Gov’t failed youth: Jeju governor
The current lack of job opportunities prevents young people from being able to buy homes, get married, raise children or enjoy their later retirement, Won said at a session of the 11th Jeju Forum for Peace and Prosperity, which began at the International Convention Center Jeju in Seogwipo.
The forum brought together more than 4,000 participants from about 60 countries.
Won, the chairman of the forum’s organizing committee, said the Saenuri Party’s stumble in the recent elections “is a reflection of the young people saying that the party’s direction was wrong.” He added that there is “uncertainty and a lack of hope” amongst the youth, “yet politicians are fighting each other instead.” He further said that they needed to “feel the pain of the youth, get wet with them and stand underneath the same umbrella.”
During the JoongAng Ilbo’s Media Talk Show 2016, he said, “When I was young, we had job opportunities we could select from; you could work 10 to 15 years and buy a house and raise children in that house.
In our 50s, we could marry off our children and enjoy an elderly life.”
The topic of the session was “Concerns and Outlooks of the Younger Generation” and also invited was popular musician and Jeju resident Lee Jung, who spoke and performed.
Won, a native of Jeju, shared his experience of being raised by a humble family on the island and moving on to become the top-scoring student in the College Scholastic Ability Test as well as the judiciary exam, becoming a prosecutor, then entering politics.
However he remained mum on whether he has future plans to run for president, saying, “Right now I need to focus on making things work in Jeju first.”
The Jeju Forum has, over the years, served as a platform for multilateral dialogue on how to promote sustainable peace and prosperity in the region. This year’s theme is “Asia’s New Order and Cooperative Leadership.”
Some of this year’s key participants include UN Secretary General Ban Ki-moon, former Prime Minister of Italy Enrico Letta, former Prime Minister of Singapore Goh Chok Tong, former Prime Minister of New Zealand Jim Bolger, former Prime Minister of Malaysia Mahathir bin Mohamad and former Prime Minister of Japan Tomiichi Murayama.

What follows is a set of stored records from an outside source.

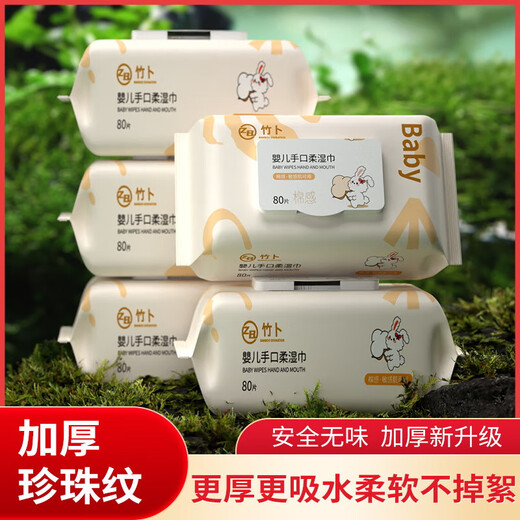 Wet Wipes White Rabbit Pure Water Children's Baby Hand and Mouth Special Cotton Feel Hand and Mouth Wipes Baby Wipes Extra Large and Thickened 1 Pack of 80 Tissues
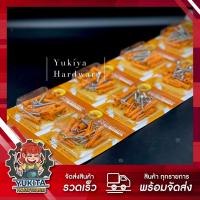 ราคา (1 แผงใหญ่) พุกพลาสติก พร้อมน๊อต 10 แผงเล็ก เบอร์ 5,6,7,8 และ 10 ตรา PHOENIX Wall plug ปุ๊กพลาสติก (8982707340)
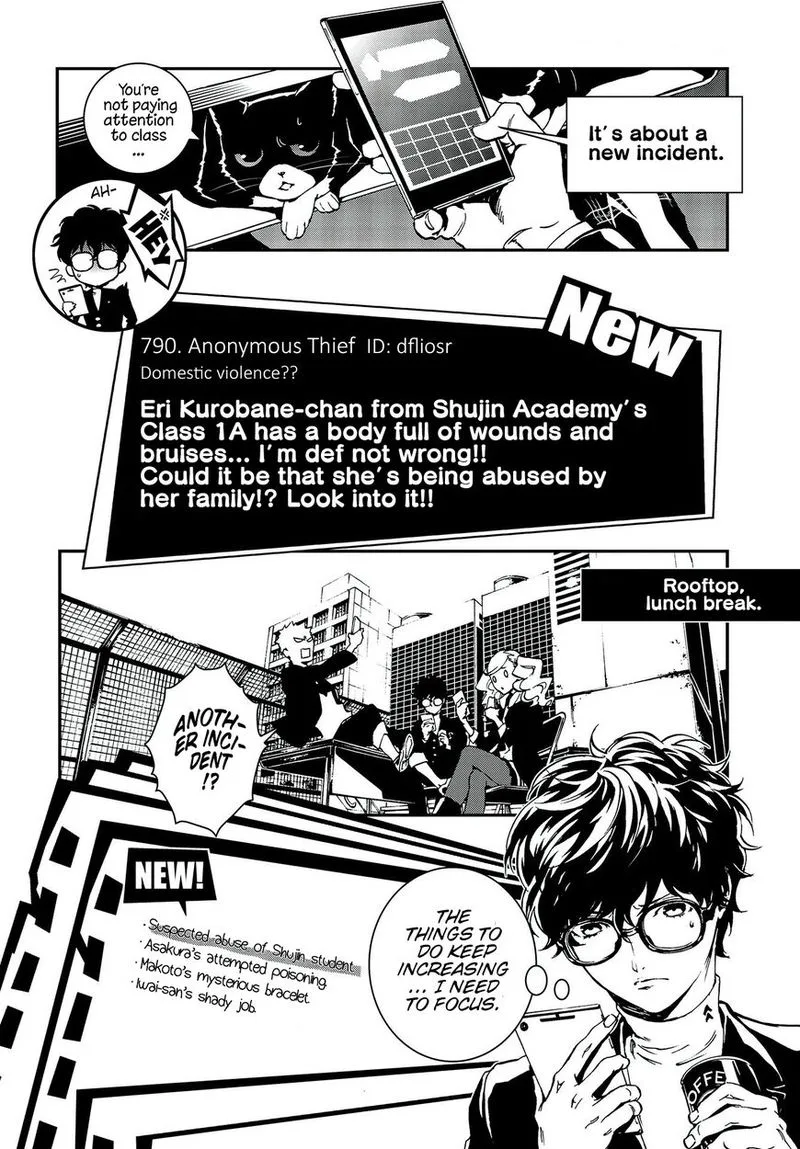 Persona 5 Mementos Mission Chapter 5 page 17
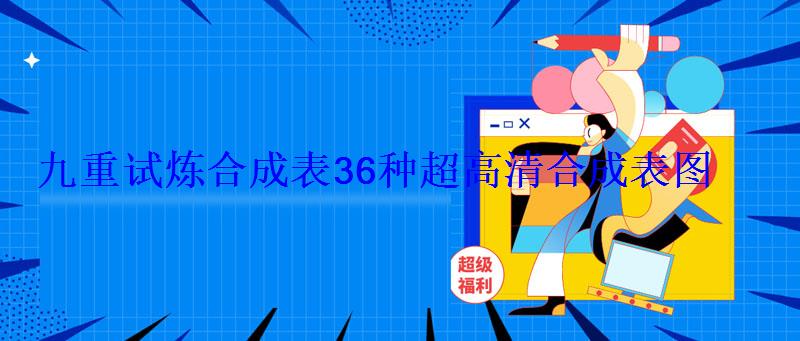 九重试炼合成表36种超高清合成表图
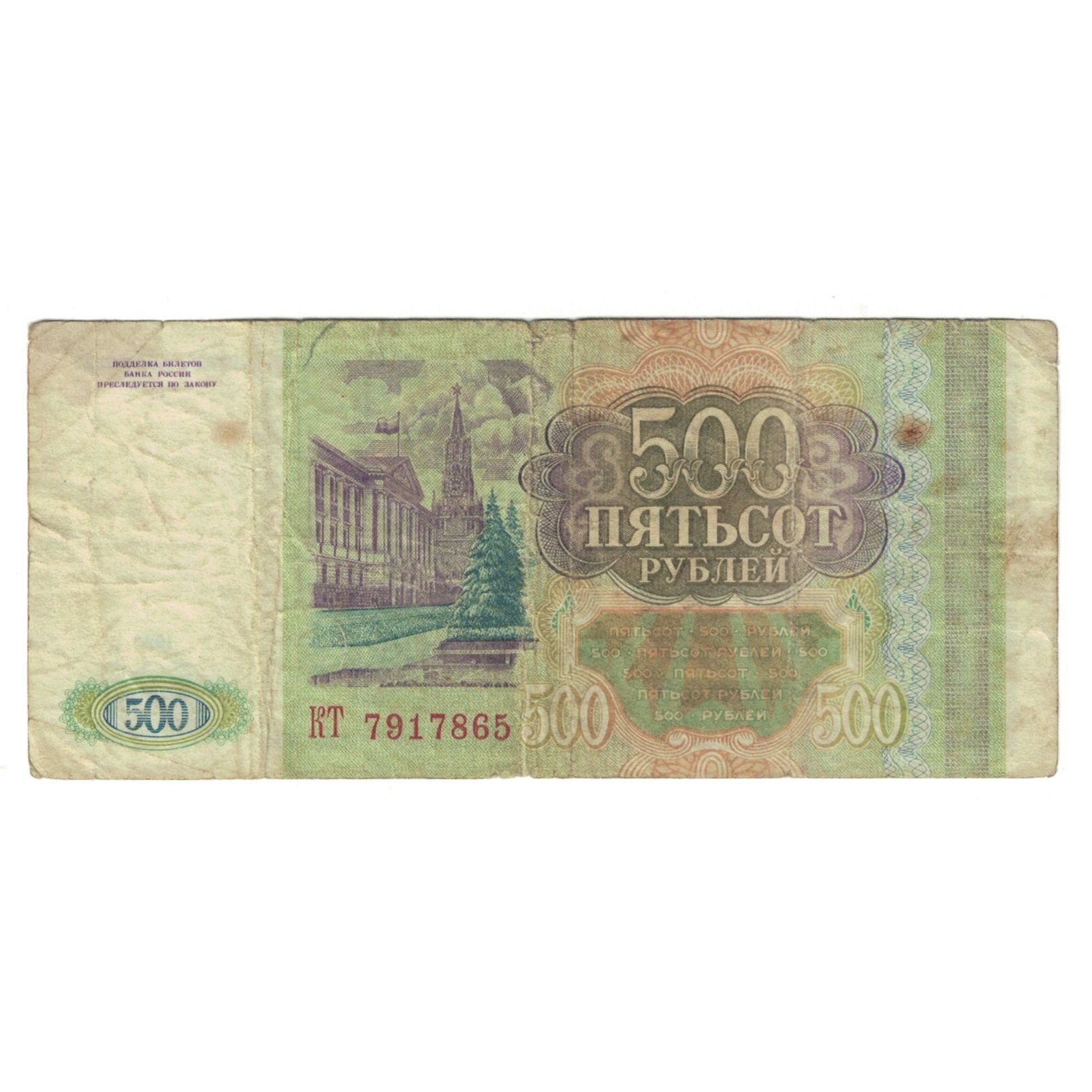 Banconote, Russia, 500 Rubles, 1993, KM:256, B+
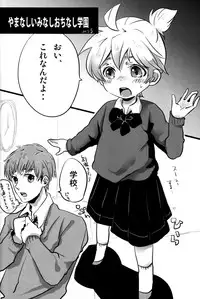 [R-18 (Sunatoka Aoi Noyama)] Shota Masu!! (Vocaloid)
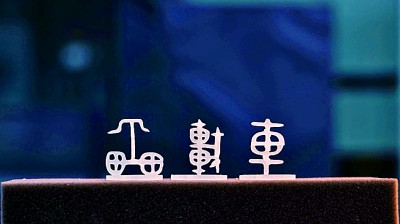 大美漢字，美在大方——對稱平衡彰顯漢字之美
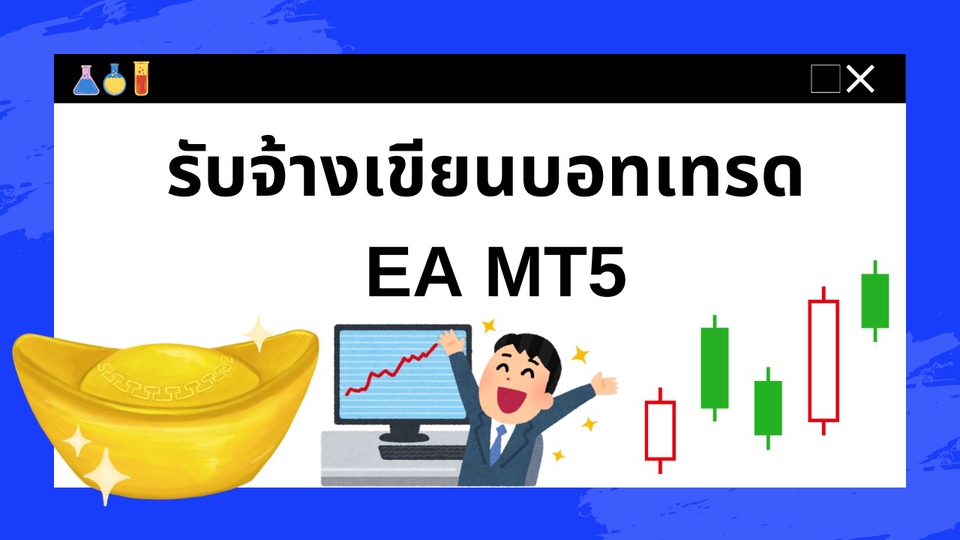 บริการรับเขียนโปรแกรมเทรดด้วย MQL5 ตามที่ท่านต้องการ Indicator พื้นฐาน หรือกลยุทธ์เฉพาะตัว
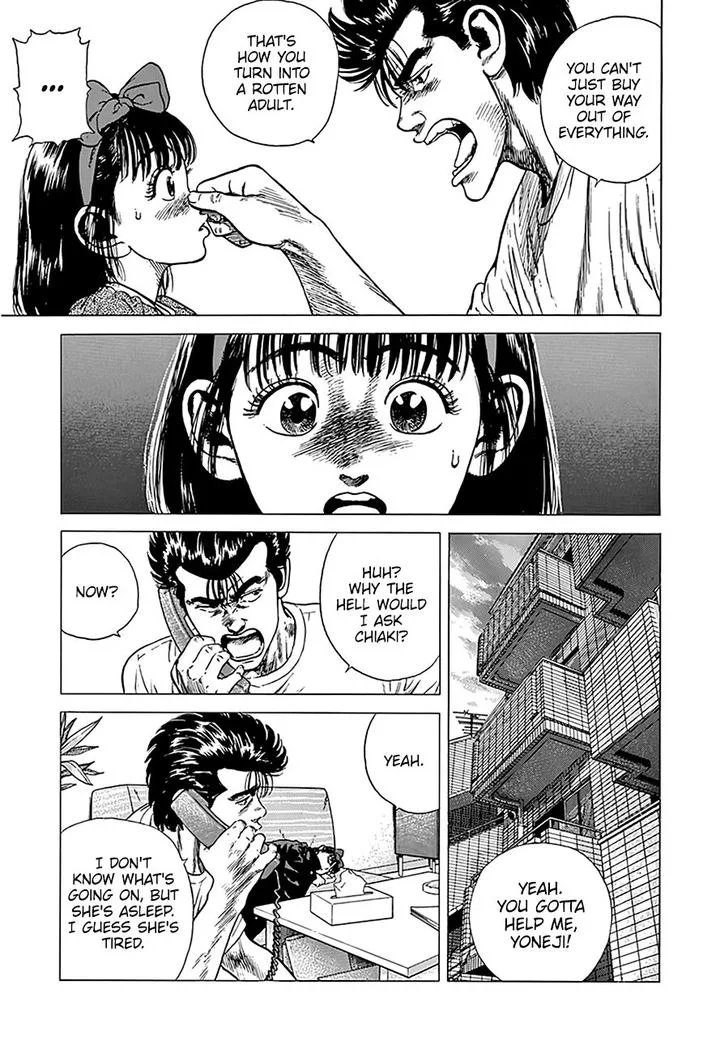 Rokudenashi Blues Chapter 247 page 7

The event also brings together hundreds of economic leaders, business executives and entrepreneurs including Jeffrey B. Straubel, co-founder and CTO of Tesla Motors, and Joe Kaeser, the president and CEO of Siemens AG.
The three-day forum is organized by the Jeju Peace Institute and hosted by the Jeju Special Self-Governing Province, International Peace Foundation, East Asia Foundation and the JoongAng Ilbo, with the support of the Ministry of Foreign Affairs.
This year’s forum hosts over 60 sessions and roundtables touching upon a range of issues including foreign affairs, security, economy, climate change and culture.
The Asia-Pacific Leadership Network for Nuclear Non-Proliferation and Disarmament, comprised of senior political, diplomatic and academic influencers from over 14 countries, issued a joint statement on Wednesday on the sidelines of the forum after holding its sixth meeting the previous day.
Murayama, the former Japanese prime minister, who is best known for his landmark July 1995 statement offering a “profound apology” for Japan’s colonial rule and wartime aggression, told reporters at the forum that he had regarded the recent breakthrough agreement between Seoul and Tokyo on the issue of wartime military sexual slavery.
He also recommended that Japanese Prime Minister Shinzo Abe “write a letter of apology to the comfort women victims” for the faithful implementation of the Dec. 28 bilateral agreement.